Via Wired.com -
Convicted TJX hacker Albert Gonzalez was sentenced to 20 years in prison on Thursday for leading a gang of cyberthieves who stole more than 90 million credit and debit card numbers from TJX and other retailers.
The sentence for the largest and costliest computer-crime case ever prosecuted is the longest ever imposed in a hacking or identity-theft case. And it is among the longest imposed for a financial crime. It beats out a sentence recently imposed on hacker Max Ray Vision, who received 13 years in prison for similar crimes.
Gonzalez, 28, who dubbed his criminal enterprise “Operation Get Rich or Die Tryin’,” argued in court filings that his only motive was technical curiosity and an obsession with conquering computer networks.

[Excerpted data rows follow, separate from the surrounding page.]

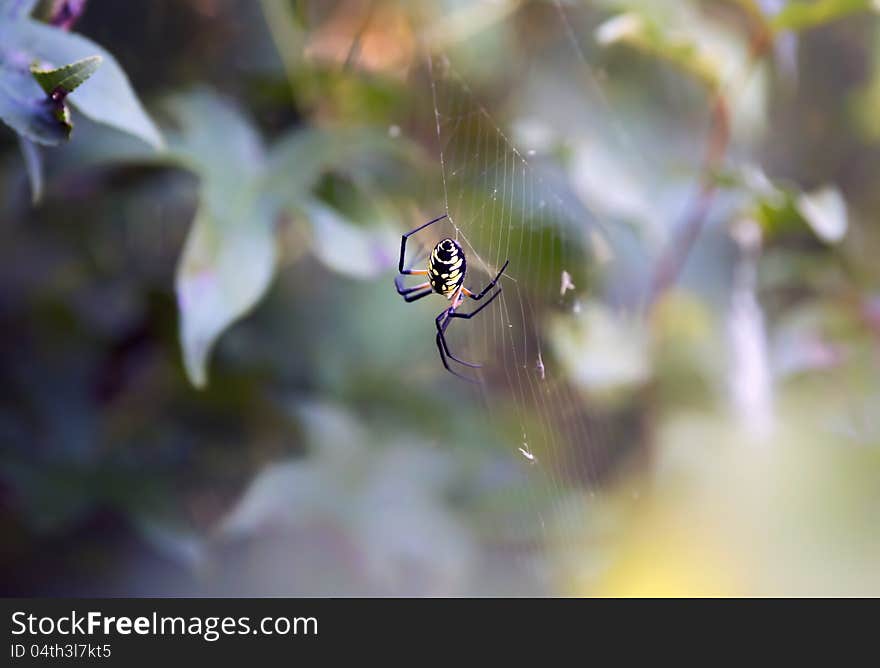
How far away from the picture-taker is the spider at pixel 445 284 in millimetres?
1357

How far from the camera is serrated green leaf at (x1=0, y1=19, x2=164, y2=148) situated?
0.89 m

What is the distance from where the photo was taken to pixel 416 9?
175cm

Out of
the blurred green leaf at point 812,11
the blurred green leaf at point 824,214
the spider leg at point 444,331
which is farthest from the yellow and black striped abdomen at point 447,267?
the blurred green leaf at point 812,11

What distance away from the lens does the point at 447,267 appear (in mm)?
1373

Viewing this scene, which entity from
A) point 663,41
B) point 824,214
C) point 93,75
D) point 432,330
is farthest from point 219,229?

But chat logs the government obtained showed Gonzalez confiding in one of his accomplices that his goal was to earn $15 million from his schemes, buy a yacht and then retire.
The government claimed in its sentencing memo that companies, banks and insurers lost close to $200 million, and that Gonzalez’s credit and debit card thefts “victimized a group of people whose population exceeded that of many major cities and some states.”
Gonzalez’s crimes were committed mostly between 2005 and 2008 while he was drawing a $75,000 salary working for the U.S. Secret Service as a paid undercover informant.
The sentence relates to hacks into TJX, Office Max, Dave & Busters restaurant chain, Barnes & Noble and a string of other companies.